⟨
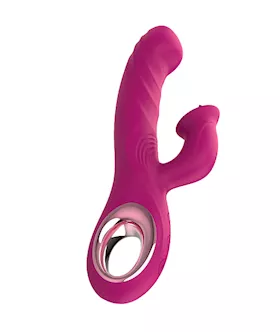 Extraction Rabbit Vibe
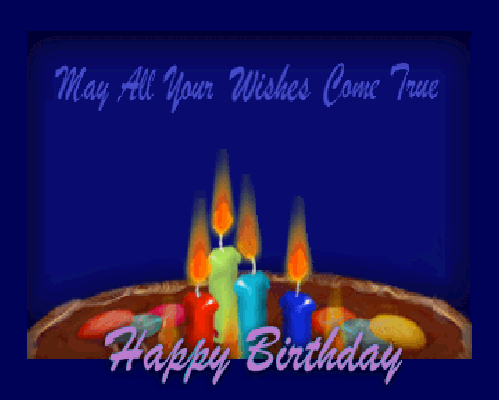 Felicitaciones de cumpleaños animadas ~ Frases de cumpleaños Felicitaciones de cumpleaños animadas ~ Frases de cumpleaños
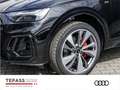 Audi Q5 55 TFSI e QUATTRO S-TRONIC S LINE NAVI OLED AHK TO Schwarz - thumbnail 6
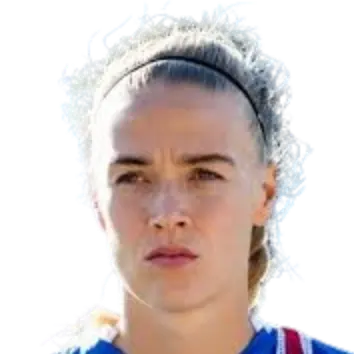 Dagny brynjarsdottir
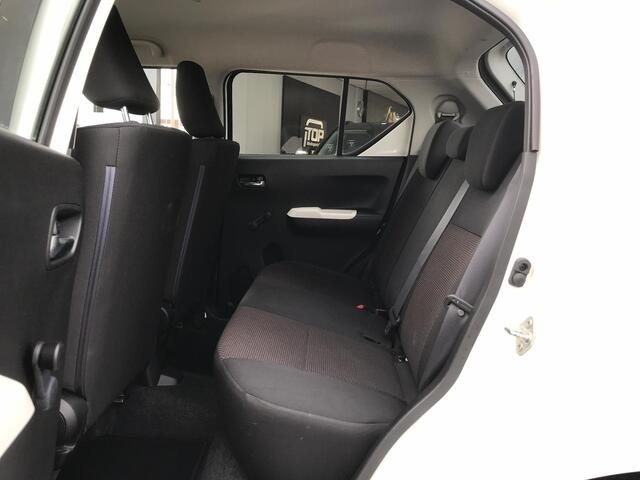 Suzuki IGNIS 1.2 Comfort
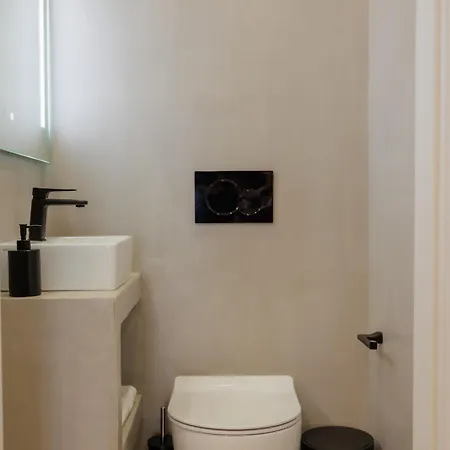 Apartment Modern 2Bdr Apt - 2' To Metro - Direct To Acropolis *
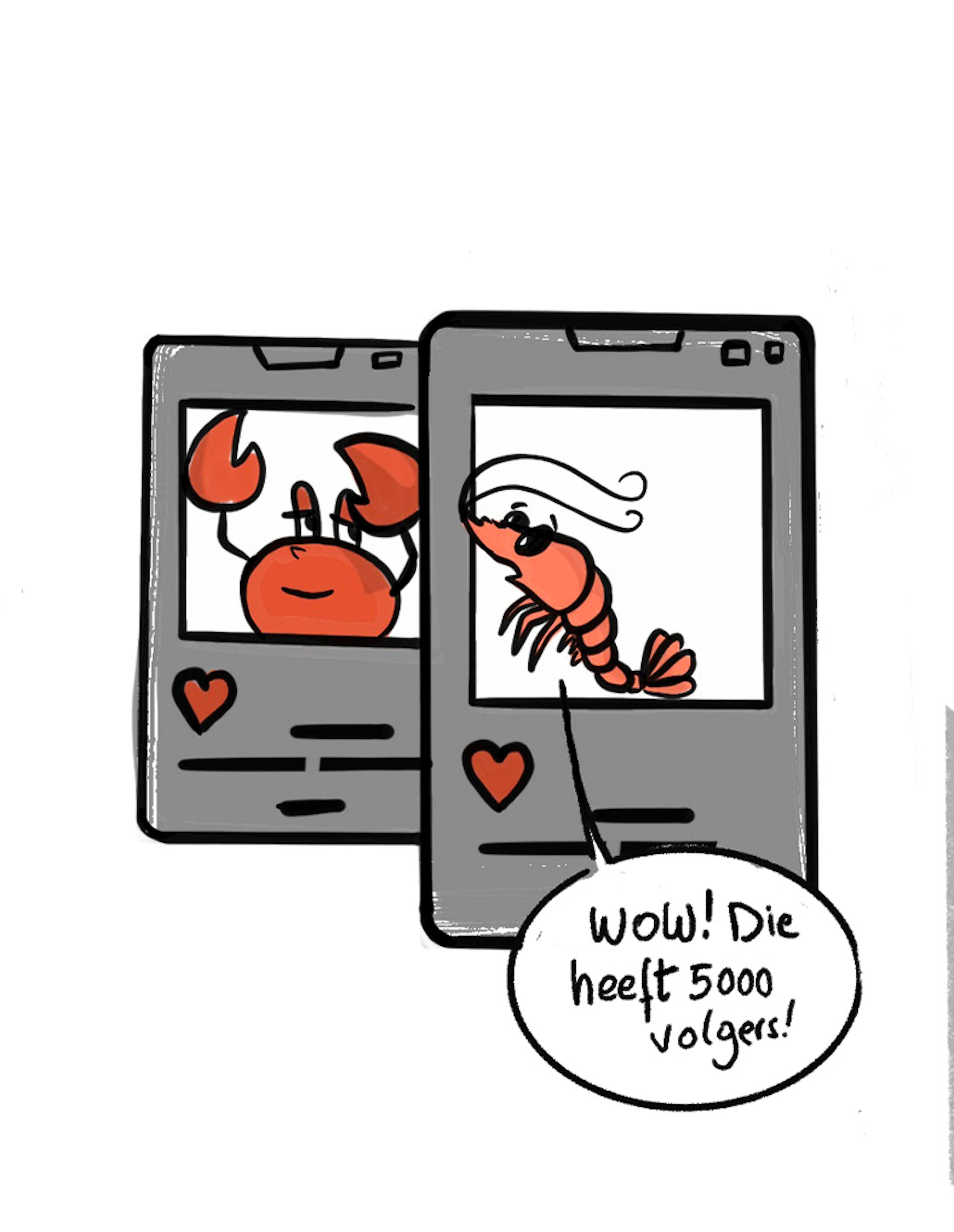 Thumbnail comic Koen Aelterman Thumbnail comic Koen Aelterman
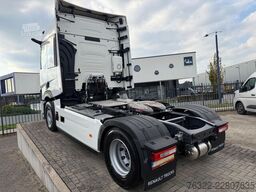 Renault T 480 Turbo Compound SLEEPER CAB SPIEGEL CAMERA...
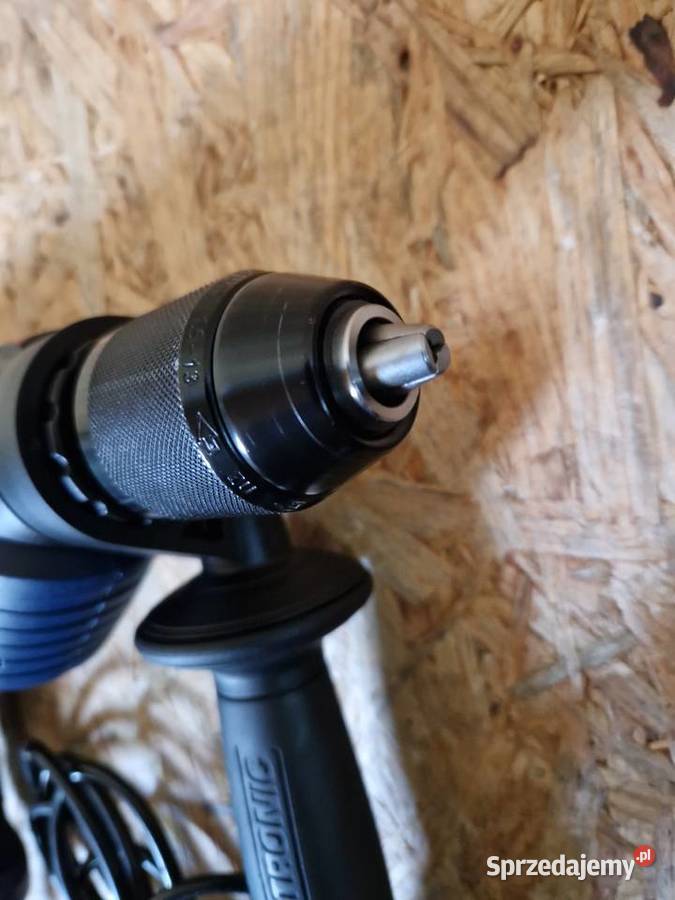 Wiertarka udarowa EINHELL Kraftronic KTSB 650 Głogowa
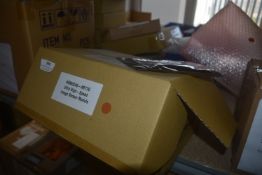 *Box of Ultra High Speed Image Sensor Modules NOMO2A-AR77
⟩
Give back, exactly as written, the lines from the top of the material through the line with "Wiertarka udarowa EINHELL", ends included and pictures left aside.

 Extraction Rabbit Vibe
 Felicitaciones de cumpleaños animadas ~ Frases de cumpleaños Felicitaciones de cumpleaños animadas ~ Frases de cumpleaños
 Audi Q5 55 TFSI e QUATTRO S-TRONIC S LINE NAVI OLED AHK TO Schwarz - thumbnail 6
 Dagny brynjarsdottir
 Suzuki IGNIS 1.2 Comfort
 Apartment Modern 2Bdr Apt - 2' To Metro - Direct To Acropolis *
 Thumbnail comic Koen Aelterman Thumbnail comic Koen Aelterman
 Renault T 480 Turbo Compound SLEEPER CAB SPIEGEL CAMERA...
 Wiertarka udarowa EINHELL Kraftronic KTSB 650 Głogowa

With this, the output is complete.